Excerpt provided —
*** Begin section ***
This is a 2012 photo of Jason Bulger of the Minnesota Twins baseball team. This image reflects the Twins active roster as of Monday, Feb. 27, 2012, when this image was taken. (AP Photo/David Goldman)
When this past offseason hit, Jason Bulger was a free agent with a bum shoulder.
He rested the injury as much as he could, but by late December and early January he returned to the pitcher's mound for a few bullpen sessions, well aware that he needed to throw for any professional teams interested in signing him.
Those workouts didn't go well.
"There was nothing behind (the pitches)," the Brookwood grad said. "For someone who was known as a power pitcher, there was nothing. It was low 80s, max."
At that point, Bulger took the only available option --February surgery that would wipe out the 2013 baseball season. The shoulder bothered him for several seasons, beginning with a 2006 trip to the disabled list, but he pitched through the pain with the help of rehabilitation and visits to the DL, including one last season that cost him a chance to pitch back home against the Gwinnett Braves.
Bulger bounced back from 2003 Tommy John surgery on his elbow without any issues and he hopes the latest procedure also is a success. The former Arizona Diamondbacks first-round pick plans to give pro baseball one more shot for the 2014 season, when he will be 35.
"I have a much better percentage of playing again than when they did my first MRI," Bulger said. "After the first MRI, they gave me a 40 to 50 percent chance of coming back (and playing again). After the procedure and they saw my shoulder, they raised it to a 60 to 70 percent chance of coming back.
"There have been guys with much worse injuries than I had who came back and pitched for five to seven years. But there have been guys with less injury than I had who still had pain and never came back."
*** End section ***
Requirement 1 — Condense the paragraph of the Jason Bulger article that begins "Bulger bounced back from" into a shorter version that keeps its main facts.
Requirement 2 — Copy out the portion of the Jason Bulger article starting at "Bulger bounced back" and ending at "of coming back.".

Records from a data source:
*** Begin section ***
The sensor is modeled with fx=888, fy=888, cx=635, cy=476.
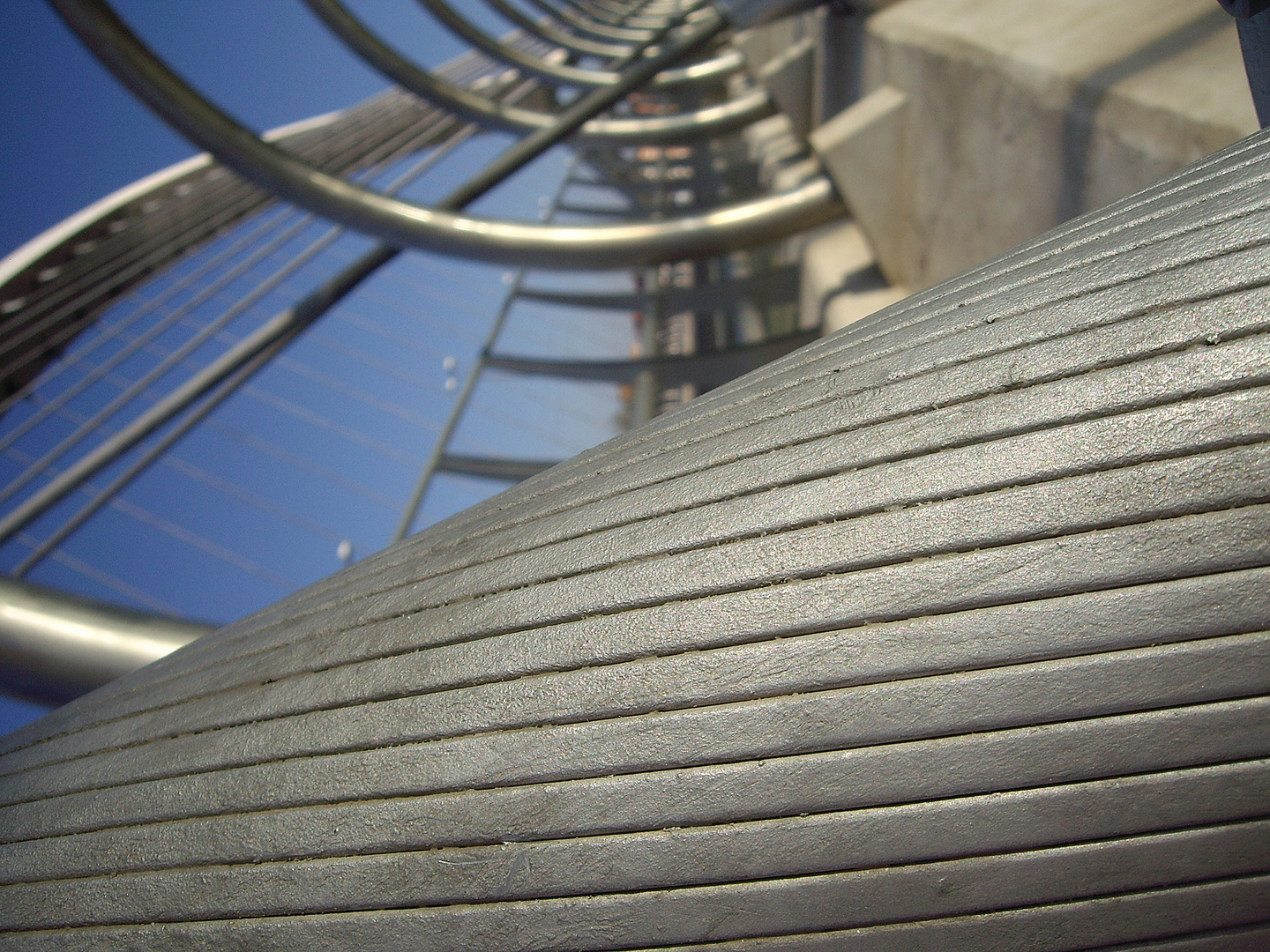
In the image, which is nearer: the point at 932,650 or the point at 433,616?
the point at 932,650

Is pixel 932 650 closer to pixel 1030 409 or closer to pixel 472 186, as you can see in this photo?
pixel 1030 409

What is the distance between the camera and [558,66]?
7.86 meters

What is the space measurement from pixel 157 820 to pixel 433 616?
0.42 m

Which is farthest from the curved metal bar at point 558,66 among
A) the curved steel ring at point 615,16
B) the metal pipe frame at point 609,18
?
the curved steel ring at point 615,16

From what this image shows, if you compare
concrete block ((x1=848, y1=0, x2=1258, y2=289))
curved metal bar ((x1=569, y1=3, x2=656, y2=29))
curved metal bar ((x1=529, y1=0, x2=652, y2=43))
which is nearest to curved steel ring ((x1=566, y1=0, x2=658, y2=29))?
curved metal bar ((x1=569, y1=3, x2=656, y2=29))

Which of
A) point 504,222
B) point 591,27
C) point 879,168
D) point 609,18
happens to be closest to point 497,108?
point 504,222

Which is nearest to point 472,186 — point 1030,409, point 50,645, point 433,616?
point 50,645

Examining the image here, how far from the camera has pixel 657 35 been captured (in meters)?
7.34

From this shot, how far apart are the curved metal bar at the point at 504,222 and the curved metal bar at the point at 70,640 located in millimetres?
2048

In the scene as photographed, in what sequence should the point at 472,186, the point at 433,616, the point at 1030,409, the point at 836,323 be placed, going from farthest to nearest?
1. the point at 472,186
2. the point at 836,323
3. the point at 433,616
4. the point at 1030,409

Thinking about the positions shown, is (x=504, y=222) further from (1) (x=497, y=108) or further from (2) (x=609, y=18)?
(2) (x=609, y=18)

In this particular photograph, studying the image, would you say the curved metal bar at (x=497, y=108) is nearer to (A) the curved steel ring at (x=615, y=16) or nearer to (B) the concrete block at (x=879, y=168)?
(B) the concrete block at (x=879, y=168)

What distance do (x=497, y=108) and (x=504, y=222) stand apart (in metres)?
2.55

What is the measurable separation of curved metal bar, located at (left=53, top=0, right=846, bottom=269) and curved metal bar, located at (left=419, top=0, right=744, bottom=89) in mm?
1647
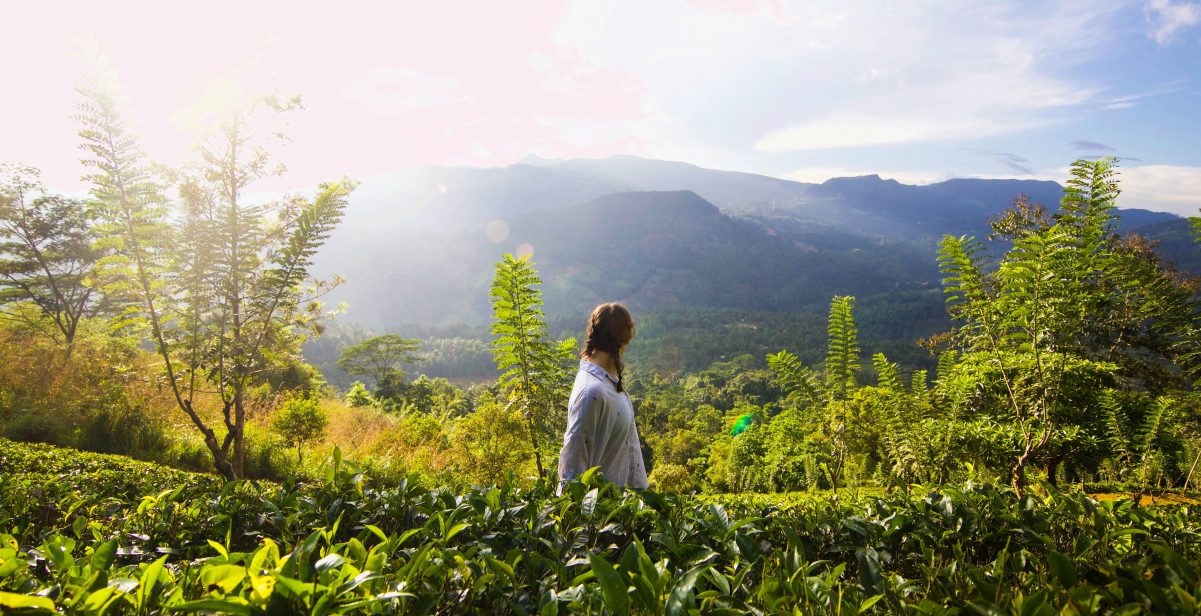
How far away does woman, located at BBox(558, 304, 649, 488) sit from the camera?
*** End section ***
*** Begin section ***
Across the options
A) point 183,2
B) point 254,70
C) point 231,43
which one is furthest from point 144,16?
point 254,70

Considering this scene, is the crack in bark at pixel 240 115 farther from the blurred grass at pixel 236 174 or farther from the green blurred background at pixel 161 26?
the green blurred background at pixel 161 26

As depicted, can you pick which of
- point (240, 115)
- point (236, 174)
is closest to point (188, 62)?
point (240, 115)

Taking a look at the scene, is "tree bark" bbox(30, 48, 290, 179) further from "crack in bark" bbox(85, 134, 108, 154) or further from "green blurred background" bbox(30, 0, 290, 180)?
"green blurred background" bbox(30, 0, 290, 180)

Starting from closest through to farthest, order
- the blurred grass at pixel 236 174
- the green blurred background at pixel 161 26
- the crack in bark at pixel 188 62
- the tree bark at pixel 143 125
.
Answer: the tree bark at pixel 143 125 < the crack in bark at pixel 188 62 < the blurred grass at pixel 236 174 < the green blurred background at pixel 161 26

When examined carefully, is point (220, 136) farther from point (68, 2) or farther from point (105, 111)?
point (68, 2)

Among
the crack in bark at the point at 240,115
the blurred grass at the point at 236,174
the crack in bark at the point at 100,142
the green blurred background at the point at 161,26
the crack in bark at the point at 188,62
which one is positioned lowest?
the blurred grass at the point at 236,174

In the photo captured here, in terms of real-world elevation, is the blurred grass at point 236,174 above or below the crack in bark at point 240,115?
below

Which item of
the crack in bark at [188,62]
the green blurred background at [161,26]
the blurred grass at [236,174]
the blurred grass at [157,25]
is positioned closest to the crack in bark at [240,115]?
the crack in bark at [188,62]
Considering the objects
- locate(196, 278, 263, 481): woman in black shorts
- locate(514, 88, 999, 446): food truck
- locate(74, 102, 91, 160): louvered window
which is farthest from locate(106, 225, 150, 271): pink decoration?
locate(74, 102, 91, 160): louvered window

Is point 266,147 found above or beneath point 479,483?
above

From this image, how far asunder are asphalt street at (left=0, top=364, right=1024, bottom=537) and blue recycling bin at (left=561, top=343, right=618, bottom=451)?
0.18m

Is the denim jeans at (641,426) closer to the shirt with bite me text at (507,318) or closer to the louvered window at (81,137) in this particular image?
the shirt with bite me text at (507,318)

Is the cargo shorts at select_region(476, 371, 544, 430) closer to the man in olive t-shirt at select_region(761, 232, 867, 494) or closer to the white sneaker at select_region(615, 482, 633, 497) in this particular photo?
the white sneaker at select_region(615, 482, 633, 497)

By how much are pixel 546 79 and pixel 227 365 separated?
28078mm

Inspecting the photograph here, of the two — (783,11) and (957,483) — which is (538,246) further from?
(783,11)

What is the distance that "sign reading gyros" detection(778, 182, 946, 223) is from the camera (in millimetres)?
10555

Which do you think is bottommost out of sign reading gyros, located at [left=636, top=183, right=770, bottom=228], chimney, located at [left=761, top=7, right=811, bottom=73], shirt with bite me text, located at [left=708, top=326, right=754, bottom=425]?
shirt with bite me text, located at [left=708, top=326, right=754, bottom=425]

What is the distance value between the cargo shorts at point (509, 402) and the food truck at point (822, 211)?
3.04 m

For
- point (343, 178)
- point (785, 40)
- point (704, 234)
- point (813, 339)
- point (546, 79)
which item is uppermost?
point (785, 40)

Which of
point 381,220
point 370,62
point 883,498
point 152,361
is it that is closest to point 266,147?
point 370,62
*** End section ***
*** Begin section ***
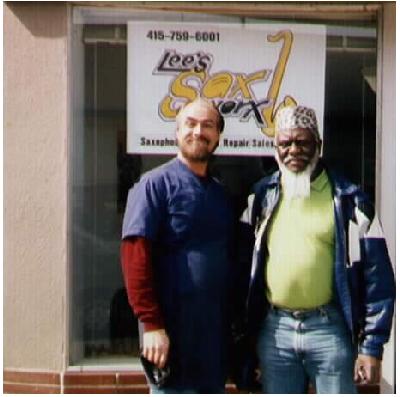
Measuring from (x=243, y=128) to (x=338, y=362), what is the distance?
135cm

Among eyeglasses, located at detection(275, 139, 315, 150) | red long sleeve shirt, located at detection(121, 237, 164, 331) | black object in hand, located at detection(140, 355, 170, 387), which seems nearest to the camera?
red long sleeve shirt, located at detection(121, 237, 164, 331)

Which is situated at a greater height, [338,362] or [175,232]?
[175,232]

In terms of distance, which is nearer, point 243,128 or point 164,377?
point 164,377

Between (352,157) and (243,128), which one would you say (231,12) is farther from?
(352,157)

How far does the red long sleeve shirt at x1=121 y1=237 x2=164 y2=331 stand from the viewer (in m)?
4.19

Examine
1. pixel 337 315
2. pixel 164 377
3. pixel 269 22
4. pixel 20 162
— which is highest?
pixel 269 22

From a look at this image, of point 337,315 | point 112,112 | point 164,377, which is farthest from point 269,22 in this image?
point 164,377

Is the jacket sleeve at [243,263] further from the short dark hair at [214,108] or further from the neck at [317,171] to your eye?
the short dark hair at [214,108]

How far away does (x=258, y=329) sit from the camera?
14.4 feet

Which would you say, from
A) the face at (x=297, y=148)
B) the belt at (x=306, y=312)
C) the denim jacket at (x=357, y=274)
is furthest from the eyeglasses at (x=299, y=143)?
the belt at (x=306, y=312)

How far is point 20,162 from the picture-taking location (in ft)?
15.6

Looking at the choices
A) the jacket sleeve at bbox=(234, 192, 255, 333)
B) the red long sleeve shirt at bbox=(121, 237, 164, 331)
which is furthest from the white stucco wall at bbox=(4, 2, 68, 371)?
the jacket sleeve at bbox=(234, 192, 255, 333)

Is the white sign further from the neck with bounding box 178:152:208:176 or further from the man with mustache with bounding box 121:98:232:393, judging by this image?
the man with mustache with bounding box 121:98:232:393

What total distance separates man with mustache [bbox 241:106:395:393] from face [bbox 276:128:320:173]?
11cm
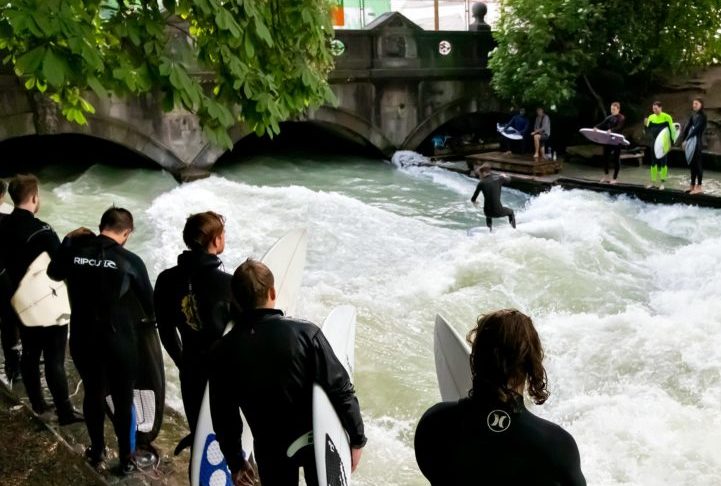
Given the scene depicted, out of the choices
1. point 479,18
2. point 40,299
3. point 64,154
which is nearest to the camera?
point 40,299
*** End section ***
Response box 1 — Bulger recovered fully from Tommy John elbow surgery in 2003 and hopes his new procedure will also succeed. The former Arizona Diamondbacks first-round pick intends to try pro baseball once more in 2014, when he will be 35.

Response box 2 —
Bulger bounced back from 2003 Tommy John surgery on his elbow without any issues and he hopes the latest procedure also is a success. The former Arizona Diamondbacks first-round pick plans to give pro baseball one more shot for the 2014 season, when he will be 35.
"I have a much better percentage of playing again than when they did my first MRI," Bulger said. "After the first MRI, they gave me a 40 to 50 percent chance of coming back (and playing again). After the procedure and they saw my shoulder, they raised it to a 60 to 70 percent chance of coming back.